第10話 神奈川宿の襲撃
夜が更ける神奈川宿。石川祥騎は車の中で事件の証拠写真を確認していた。突然、携帯電話が鳴った。非通知の表示に一瞬ためらったが、意を決して受け取った。
「もしもし、石川です。」
「石川さん、貴方に見せたいものがあります。神奈川宿の旧郵便局前に来てください。」
変声期で声を変えているようだった。
「誰だ?一体何を見せたいんだ?」
「時間がありません。来ればわかります。」
疑念と不安が交錯する中、石川は決意を固め、指定された場所に向かった。
旧郵便局前に到着した石川は、車を降りて周囲を見渡した。辺りは静まり返り、人影はなかった。慎重に歩みを進める石川の背後に、忍び寄る足音が迫った。
「誰かいるのか?」
次の瞬間、鋭い痛みが彼の背中を貫いた。振り返る暇もなく、石川は地面に倒れ込んだ。薄れる意識の中で、懸命に襲撃者の顔を見ようとした。
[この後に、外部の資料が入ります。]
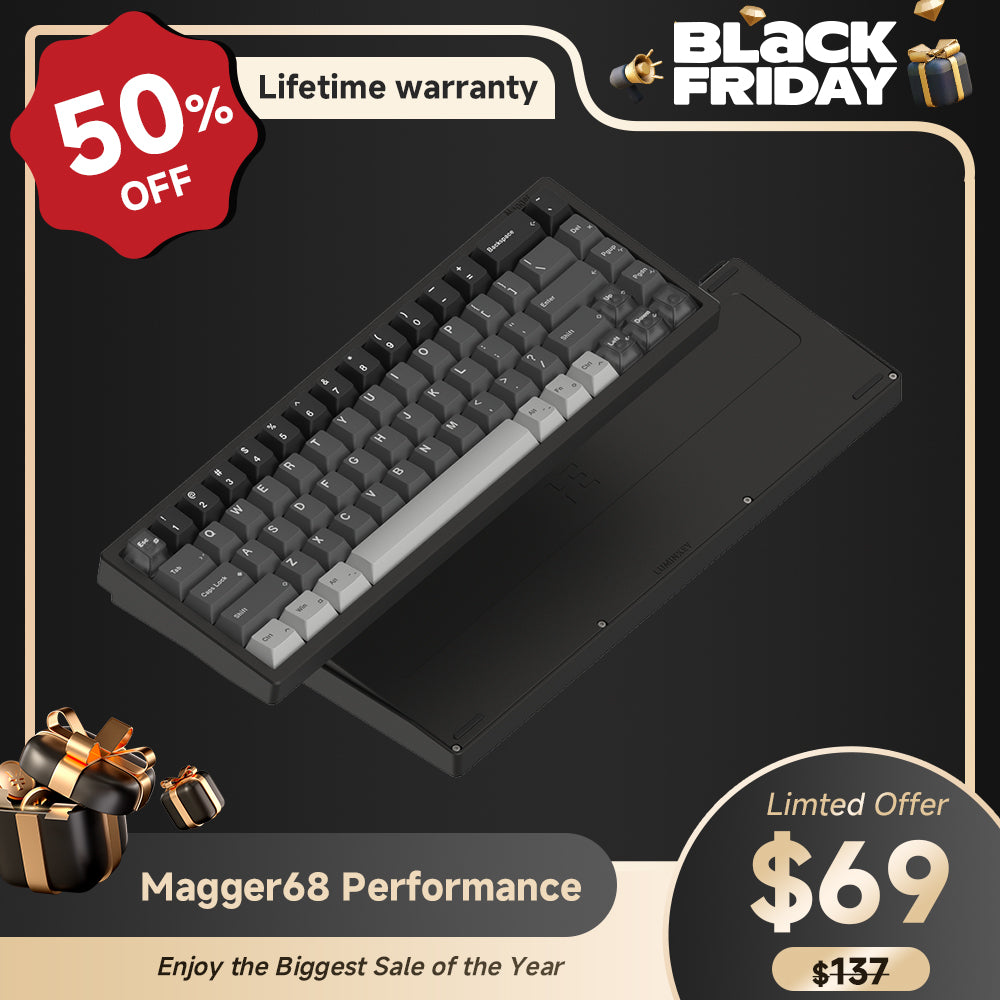 Magger68 Performance HE Magnetic Gaming Keyboard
襲撃者が去った後、石川は残された力を振り絞り、救急車に電話をかけた。
石川祥騎の襲撃の報を受けた氷川警部は、すぐに病院に駆けつけた。病室に入ると、石川は酸素マスクを付けてベッドに横たわっていた。
「石川君、大丈夫か?」
石川祥騎はかすかにうなずき、ベッドサイドに置かれたバッグを指さした。
「氷川さんに渡すもの…」石川がかすかに声を出した。
氷川は急いでバッグを開け、中から「氷川さんに渡すもの」と書かれた紙袋を見つけた。中には数枚の写真が入っていた。
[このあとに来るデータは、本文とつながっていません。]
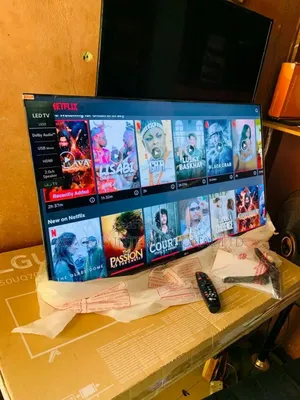 50inches Brand New Smart Lg Led Television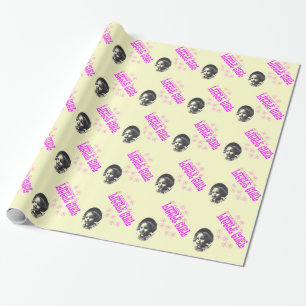 Daddy's little girl with your photo wrapping paper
すると石川が「話したいことがある...」と力を振り絞って言った。
氷川は耳を近づけ話を聞く。
病院のロビーに戻り、氷川は写真を確認した。そこには、佐々木佑紀、宮川隼人、原宮翔太の関係性や犯行現場の手がかりが鮮明に写っていた。その中には、佐々木が殺害された日本橋での風景写真があり、そこに徳間裕太郎の姿がはっきりと写っていた。
氷川光一警部:「これは…徳間裕太郎が写っている。これで犯人を確保することができるかもしれない。」
「氷川さん、この写真に写っているのは…」
「間違いない、これは徳間裕太郎だ。」
「この証拠を元に、次の行動を考えよう。石川君の勇気が私たちを助けてくれた。」
写真の分析が進む中、氷川たちは一つの結論に辿り着いた。犯人は佐々木佑紀、宮川隼人、原宮翔太の同級生たちの中に潜んでいる。
「犯人は東海道五十三次の旅を象徴する形で殺人を繰り返している。」
「犯行の動機はおそらく彼の息子涼介くんの自殺ですね。」中原が言う
「まずは、これらの写真を元にさらなる証拠を掴むことだ。石川君が命をかけて手に入れた証拠を無駄にしないようにしよう。」
氷川たちは緊急会議を開き、捜査本部で情報を共有した。
「これからは24時間体制で捜査を進める。犯人を追い詰めるためには、全員の協力が必要だ。」氷川が険しい顔で言う
「はい、氷川さん。私たちも全力を尽くします。」
「次のターゲットを守るため、私たちが全力で対応します。」
「犯人を必ず捕まえ、この連続殺人を止めるんだ。」氷川の意思は固かった。
石川祥騎の提供した証拠写真は、犯人を追い詰めるための重要な手がかりとなった。氷川警部と彼のチームは、これらの証拠を元にさらなる調査を進め、次のターゲットを守るための対策を講じた。
犯人との最後の対決が迫る中、氷川たちは一層の警戒を強め、連続殺人事件の全貌を明らかにするために全力を尽くした。